[PASSAGE PROVIDED]:
* BEGIN *

Theft of public assets stifling poor countries

13th April 2012

Developing countries including Tanzania have been challenged to increase transparency and public accountability in a bid to fight against theft of public assets and improve their economies.

Speaking to The Guardian in Dar es Salaam recently, Juma Mwageni, a development activist, urged developing countries to strengthen their legal and public financial management systems.

World Bank says fraudulent money associated with bribes and embezzlement by public officials from developing and transition countries is estimated at between USD 20 and 40 billion per year, equivalent to between 20 and 40 percent of flows of Official Development Assistance (ODA).

He said theft of public assets in most of the countries is mainly facilitated by a lack of transparency and public accountability.

“If the situation is left unattended it will degrade public institutions, especially those involved in public financial management and financial sector governance, weakening the private investment climate and social service delivery,” he said.

However he was optimistic after the move taken by the World Bank through its Stolen Assets Recovery Initiative (StAR) launched three years ago in collaboration with UN Office on Drugs and Crime (UNODC).

He said the initiative would help improve accountability and reduce transfer of money by corrupt leaders or officials.

According to WB, assets stolen by corrupt leaders at the country-level are frequently of overwhelming magnitude.

The true cost of corruption far exceeds the value of assets stolen by the leaders of countries.

This “collateral damage” in terms of foregone growth and poverty alleviation will be proportional to the duration of the tenure of the corrupt leader, the bank says.

Addressing the problem of stolen assets is an immense challenge. Even though countries as diverse as Nigeria, Peru, and the Philippines have enjoyed some success in asset recovery, the process has been time-consuming and costly.

Generalizing from the experience of the countries, developing countries are likely to encounter serious obstacles in recovering stolen assets, the Bank warns.

Even where the political will to pursue stolen assets exists, limited legal, investigative, and judicial capacity and inadequate financial resources could hamper the process.

Jurisdictions where stolen assets are hidden, often developed countries, may not be responsive to requests for legal assistance, the Bank said.

Political will and legal reform are also needed in developed countries, not just in developing countries. Both sets of countries need to ratify and implement the UN Convention Against Corruption (UNCAC).

At the 2007 IMF-World Bank Spring Meetings, during a side-event introducing the StAR Initiative, representatives of developed and developing countries and multilateral development banks expressed strong support for the Initiative, the bank said.

The consensus was that StAR is an idea whose time has come and that every country or international agency must do its part to make it succeed.

* END *

[CHALLENGE 1]:
In the article about theft of public assets, how much fraudulent money from bribes and embezzlement does the World Bank estimate leaves developing and transition countries each year?
[CHALLENGE 2]:
Gather every line of the listing that contains the string "pixel", treating uppercase and lowercase as different.

[Scene question records]
* BEGIN *

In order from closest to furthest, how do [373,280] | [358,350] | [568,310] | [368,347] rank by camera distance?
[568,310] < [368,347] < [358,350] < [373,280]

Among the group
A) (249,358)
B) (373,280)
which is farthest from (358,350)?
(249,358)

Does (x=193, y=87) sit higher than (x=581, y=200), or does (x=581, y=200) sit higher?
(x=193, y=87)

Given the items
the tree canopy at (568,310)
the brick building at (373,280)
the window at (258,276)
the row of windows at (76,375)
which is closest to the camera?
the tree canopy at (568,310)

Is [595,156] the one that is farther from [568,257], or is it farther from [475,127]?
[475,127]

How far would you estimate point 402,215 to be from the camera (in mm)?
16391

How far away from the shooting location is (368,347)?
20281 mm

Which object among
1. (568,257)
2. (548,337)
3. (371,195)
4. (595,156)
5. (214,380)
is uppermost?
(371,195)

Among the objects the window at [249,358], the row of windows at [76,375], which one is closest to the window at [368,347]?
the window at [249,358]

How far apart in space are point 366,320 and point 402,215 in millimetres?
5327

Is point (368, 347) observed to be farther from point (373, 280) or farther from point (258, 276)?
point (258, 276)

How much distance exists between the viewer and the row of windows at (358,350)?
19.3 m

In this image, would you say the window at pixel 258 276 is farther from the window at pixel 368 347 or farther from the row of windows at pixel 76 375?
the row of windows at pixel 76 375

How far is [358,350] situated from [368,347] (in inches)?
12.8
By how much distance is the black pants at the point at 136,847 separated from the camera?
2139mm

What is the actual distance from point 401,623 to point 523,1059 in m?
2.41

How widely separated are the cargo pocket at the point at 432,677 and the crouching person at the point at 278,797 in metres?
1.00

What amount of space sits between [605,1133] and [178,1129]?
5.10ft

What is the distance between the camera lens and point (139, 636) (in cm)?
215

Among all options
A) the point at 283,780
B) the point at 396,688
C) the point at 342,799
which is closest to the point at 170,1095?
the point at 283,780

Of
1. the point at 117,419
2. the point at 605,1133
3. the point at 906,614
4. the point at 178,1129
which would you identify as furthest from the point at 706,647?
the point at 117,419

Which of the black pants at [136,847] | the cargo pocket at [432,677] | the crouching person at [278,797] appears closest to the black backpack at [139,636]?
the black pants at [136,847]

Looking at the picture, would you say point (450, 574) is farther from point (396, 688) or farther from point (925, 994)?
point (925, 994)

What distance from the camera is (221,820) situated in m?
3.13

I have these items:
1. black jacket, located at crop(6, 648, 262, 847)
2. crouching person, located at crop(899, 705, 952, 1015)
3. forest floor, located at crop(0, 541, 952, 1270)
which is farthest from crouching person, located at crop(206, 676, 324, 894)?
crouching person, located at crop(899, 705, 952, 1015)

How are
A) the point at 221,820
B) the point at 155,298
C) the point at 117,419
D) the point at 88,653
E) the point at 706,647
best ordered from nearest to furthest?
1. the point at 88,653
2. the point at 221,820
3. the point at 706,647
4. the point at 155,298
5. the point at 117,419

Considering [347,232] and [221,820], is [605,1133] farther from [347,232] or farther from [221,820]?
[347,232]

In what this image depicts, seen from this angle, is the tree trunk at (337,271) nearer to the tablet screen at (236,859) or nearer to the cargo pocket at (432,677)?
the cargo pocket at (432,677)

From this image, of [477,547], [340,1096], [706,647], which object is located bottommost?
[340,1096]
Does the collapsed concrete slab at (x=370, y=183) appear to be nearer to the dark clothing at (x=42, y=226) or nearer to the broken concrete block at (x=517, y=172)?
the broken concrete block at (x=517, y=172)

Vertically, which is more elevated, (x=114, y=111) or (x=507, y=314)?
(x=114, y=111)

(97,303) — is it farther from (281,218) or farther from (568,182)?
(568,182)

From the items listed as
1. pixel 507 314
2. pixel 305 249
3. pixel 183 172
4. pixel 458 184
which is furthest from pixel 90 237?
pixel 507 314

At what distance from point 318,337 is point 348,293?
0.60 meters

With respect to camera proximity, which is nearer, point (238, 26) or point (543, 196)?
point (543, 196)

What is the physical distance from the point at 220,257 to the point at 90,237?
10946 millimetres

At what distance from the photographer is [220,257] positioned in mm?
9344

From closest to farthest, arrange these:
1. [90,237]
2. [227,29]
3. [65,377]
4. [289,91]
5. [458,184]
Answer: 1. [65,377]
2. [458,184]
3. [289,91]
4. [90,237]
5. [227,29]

* END *

[EXERCISE ANSWER 1]:
Between USD 20 and 40 billion per year.

[EXERCISE ANSWER 2]:
In this image, would you say the window at pixel 258 276 is farther from the window at pixel 368 347 or farther from the row of windows at pixel 76 375?
the row of windows at pixel 76 375
1. pixel 507 314
2. pixel 305 249
3. pixel 183 172
4. pixel 458 184
which is furthest from pixel 90 237?
pixel 507 314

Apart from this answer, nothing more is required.